A sarcopenia é considerada uma das condições principais associadas ao envelhecimento, pois os músculos desempenham funções que vão além do movimento.

O médico explica que a musculatura atua como um órgão metabólico, auxiliando no controle da glicemia, na redução da inflamação, na produção de energia e até na proteção da saúde cerebral.

Gilbert destaca que a perda muscular significativa aumenta os riscos de quedas, fraturas, hospitalizações, dependência funcional e mortalidade.

Com pós-graduação em gerontologia e nutrologia, o especialista enfatiza que o envelhecimento normal tende a causar uma redução gradual na massa muscular. Quando essa perda afeta força, mobilidade, equilíbrio ou independência, não deve ser vista apenas como uma consequência natural da idade.

A sarcopenia é suspeitada quando há perda notável de força muscular junto à diminuição da massa muscular e do desempenho físico. Testes simples em consultório e exames de composição corporal ajudam no diagnóstico precoce.

Ele reforça que quanto mais cedo a doença for identificada, maiores são as chances de recuperação e preservação da qualidade de vida.

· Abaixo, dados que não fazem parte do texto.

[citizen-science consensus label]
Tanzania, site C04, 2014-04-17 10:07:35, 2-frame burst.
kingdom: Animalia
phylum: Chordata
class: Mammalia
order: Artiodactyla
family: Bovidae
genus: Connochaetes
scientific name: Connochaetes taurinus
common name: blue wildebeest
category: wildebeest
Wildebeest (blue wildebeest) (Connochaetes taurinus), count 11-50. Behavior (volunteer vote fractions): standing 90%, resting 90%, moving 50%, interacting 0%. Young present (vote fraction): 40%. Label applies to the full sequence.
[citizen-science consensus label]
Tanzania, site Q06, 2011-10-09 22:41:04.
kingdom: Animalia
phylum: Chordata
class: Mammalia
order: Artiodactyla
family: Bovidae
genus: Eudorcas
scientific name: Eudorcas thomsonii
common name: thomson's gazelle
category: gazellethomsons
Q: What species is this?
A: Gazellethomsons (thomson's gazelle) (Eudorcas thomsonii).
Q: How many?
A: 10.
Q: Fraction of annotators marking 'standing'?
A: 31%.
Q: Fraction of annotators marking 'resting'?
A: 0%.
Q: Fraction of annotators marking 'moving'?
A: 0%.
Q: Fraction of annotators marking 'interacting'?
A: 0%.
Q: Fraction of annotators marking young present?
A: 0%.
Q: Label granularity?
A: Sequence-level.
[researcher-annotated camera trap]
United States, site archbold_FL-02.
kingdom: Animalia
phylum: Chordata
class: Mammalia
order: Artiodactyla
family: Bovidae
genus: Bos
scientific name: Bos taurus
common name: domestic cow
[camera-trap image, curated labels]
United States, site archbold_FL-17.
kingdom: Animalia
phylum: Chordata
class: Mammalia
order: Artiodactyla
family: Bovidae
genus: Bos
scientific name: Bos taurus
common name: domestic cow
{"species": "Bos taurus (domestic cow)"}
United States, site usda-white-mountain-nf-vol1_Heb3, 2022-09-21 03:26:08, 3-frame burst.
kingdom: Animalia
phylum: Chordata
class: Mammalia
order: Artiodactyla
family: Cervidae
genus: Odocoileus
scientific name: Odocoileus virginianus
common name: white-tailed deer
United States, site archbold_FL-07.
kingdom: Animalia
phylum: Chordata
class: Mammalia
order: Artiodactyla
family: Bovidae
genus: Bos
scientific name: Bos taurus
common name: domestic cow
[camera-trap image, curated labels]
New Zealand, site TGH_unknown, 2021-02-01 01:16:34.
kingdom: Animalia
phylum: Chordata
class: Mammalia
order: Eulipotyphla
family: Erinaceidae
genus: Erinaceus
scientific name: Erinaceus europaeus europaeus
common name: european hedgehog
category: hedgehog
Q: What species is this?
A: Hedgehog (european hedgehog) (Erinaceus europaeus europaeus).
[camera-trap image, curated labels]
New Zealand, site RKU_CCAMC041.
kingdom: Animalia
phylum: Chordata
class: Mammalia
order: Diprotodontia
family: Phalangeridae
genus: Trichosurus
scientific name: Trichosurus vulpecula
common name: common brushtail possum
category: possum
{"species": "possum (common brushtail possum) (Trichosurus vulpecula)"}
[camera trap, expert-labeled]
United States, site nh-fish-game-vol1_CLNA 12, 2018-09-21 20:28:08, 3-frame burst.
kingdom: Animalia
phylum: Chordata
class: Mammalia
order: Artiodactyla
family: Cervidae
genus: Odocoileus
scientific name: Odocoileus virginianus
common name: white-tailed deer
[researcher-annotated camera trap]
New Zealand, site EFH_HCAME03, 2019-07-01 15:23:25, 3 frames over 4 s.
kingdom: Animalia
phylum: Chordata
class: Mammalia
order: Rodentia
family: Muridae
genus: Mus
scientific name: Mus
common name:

Os sinais iniciais da condição geralmente surgem de forma silenciosa e, muitas vezes, são atribuídos apenas à idade. "A percepção de que tarefas antes fáceis estão se tornando difíceis merece atenção e avaliação médica", aconselha.

Entre os principais sinais estão:

  • Dificuldade para se levantar de uma cadeira sem apoio.
  • Redução da força para carregar objetos do dia a dia.
  • Caminhada mais lenta.
  • Cansaço excessivo em atividades simples.
  • Perda de equilíbrio.
  • Redução da disposição física.
  • Diminuição da massa muscular dos braços e pernas.
  • Maior frequência de quedas ou tropeços.

Gilbert menciona que a prevenção da sarcopenia "começa muito antes da terceira idade". É importante praticar exercícios de força regularmente, manter ingestão adequada de proteínas, controlar doenças crônicas e garantir níveis adequados de vitamina D.

O especialista em geriatria pondera que a condição é mais comum após os 60 anos, mas indivíduos mais jovens também podem desenvolvê-la devido a hábitos inadequados, obesidade associada à perda muscular ou doenças crônicas.

"Envelhecer bem não depende apenas da idade que consta nos documentos, mas da capacidade de manter autonomia, vitalidade e qualidade de vida", conclui.